Features You Might Expect That bees Doesn’t Have
-
There’s no configuration file (patches welcome!). There are some tunables hardcoded in the source (
src/bees.h
) that could eventually become configuration options. There’s also an incomplete option parser (patches welcome!). -
The bees process doesn’t fork and writes its log to stdout/stderr. A shell wrapper is required to make it behave more like a daemon.
-
There’s no facility to exclude any part of a filesystem or focus on specific files (patches welcome).
-
PREALLOC extents and extents containing blocks filled with zeros will be replaced by holes. There is no way to turn this off.
-
Consecutive runs of duplicate blocks that are less than 12K in length can take 30% of the processing time while saving only 3% of the disk space.
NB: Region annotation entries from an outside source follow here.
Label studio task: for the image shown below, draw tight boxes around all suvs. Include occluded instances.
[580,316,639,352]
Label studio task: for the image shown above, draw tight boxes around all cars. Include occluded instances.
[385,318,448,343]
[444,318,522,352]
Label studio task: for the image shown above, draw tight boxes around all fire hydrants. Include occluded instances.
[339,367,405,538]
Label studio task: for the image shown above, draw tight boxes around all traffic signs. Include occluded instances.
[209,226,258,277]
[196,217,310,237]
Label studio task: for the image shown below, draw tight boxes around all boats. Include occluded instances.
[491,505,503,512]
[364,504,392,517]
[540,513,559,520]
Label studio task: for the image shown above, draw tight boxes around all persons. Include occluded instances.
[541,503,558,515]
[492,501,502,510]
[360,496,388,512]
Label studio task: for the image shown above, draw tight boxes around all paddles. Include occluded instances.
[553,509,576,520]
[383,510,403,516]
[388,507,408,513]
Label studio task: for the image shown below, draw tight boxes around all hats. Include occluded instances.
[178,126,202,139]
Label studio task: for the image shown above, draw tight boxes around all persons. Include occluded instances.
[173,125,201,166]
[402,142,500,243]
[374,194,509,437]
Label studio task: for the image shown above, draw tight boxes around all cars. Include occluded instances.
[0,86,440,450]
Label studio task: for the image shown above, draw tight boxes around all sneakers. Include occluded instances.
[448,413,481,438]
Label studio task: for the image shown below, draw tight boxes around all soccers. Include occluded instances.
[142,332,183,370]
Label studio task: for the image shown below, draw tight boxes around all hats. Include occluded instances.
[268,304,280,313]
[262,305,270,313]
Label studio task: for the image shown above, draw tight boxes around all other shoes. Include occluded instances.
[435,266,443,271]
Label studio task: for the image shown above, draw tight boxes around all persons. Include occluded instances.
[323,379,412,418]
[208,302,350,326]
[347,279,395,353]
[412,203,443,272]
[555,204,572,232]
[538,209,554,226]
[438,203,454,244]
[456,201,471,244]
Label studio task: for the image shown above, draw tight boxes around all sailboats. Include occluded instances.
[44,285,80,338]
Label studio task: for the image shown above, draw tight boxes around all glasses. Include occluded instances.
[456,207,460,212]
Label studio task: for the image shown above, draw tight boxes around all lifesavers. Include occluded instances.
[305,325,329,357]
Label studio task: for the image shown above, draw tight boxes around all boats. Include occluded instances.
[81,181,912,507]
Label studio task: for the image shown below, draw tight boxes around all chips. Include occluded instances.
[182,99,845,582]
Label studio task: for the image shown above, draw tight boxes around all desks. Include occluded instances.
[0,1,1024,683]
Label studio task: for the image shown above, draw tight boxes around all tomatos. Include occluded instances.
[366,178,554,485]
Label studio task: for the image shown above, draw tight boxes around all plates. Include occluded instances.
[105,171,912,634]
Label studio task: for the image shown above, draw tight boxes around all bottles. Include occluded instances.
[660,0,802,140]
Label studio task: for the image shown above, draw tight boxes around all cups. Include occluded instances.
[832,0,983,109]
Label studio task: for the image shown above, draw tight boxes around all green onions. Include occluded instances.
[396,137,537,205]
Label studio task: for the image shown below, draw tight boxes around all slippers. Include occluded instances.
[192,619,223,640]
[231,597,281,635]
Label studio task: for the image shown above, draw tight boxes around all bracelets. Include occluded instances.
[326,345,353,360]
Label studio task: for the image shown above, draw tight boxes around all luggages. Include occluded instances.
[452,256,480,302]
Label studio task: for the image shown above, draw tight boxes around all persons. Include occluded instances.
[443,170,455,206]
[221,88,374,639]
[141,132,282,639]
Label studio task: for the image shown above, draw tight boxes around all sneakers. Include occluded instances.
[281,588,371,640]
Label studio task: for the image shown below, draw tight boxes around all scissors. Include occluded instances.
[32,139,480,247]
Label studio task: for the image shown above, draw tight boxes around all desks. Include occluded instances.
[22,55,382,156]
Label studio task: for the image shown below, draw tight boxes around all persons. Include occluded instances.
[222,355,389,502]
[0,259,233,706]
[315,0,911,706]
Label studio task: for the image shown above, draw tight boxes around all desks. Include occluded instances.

There should be an option to just not bother with those, but it’s complicated by the btrfs requirement to always dedupe complete extents.
-
There is a lot of duplicate reading of blocks in snapshots. bees will scan all snapshots at close to the same time to try to get better performance by caching, but really fixing this requires rewriting the crawler to scan the btrfs extent tree directly instead of the subvol FS trees.
-
Block reads are currently more allocation- and CPU-intensive than they should be, especially for filesystems on SSD where the IO overhead is much smaller. This is a problem for CPU-power-constrained environments (e.g. laptops running from battery, or ARM devices with slow CPU).
-
bees can currently fragment extents when required to remove duplicate blocks, but has no defragmentation capability yet. When possible, bees will attempt to work with existing extent boundaries, but it will not aggregate blocks together from multiple extents to create larger ones.
-
When bees fragments an extent, the copied data is compressed. There is currently no way (other than by modifying the source) to select a compression method or not compress the data (patches welcome!).
-
It is theoretically possible to resize the hash table without starting over with a new full-filesystem scan; however, this feature has not been implemented yet.
-
btrfs maintains csums of data blocks which bees could use to improve scan speeds, but bees doesn’t use them yet.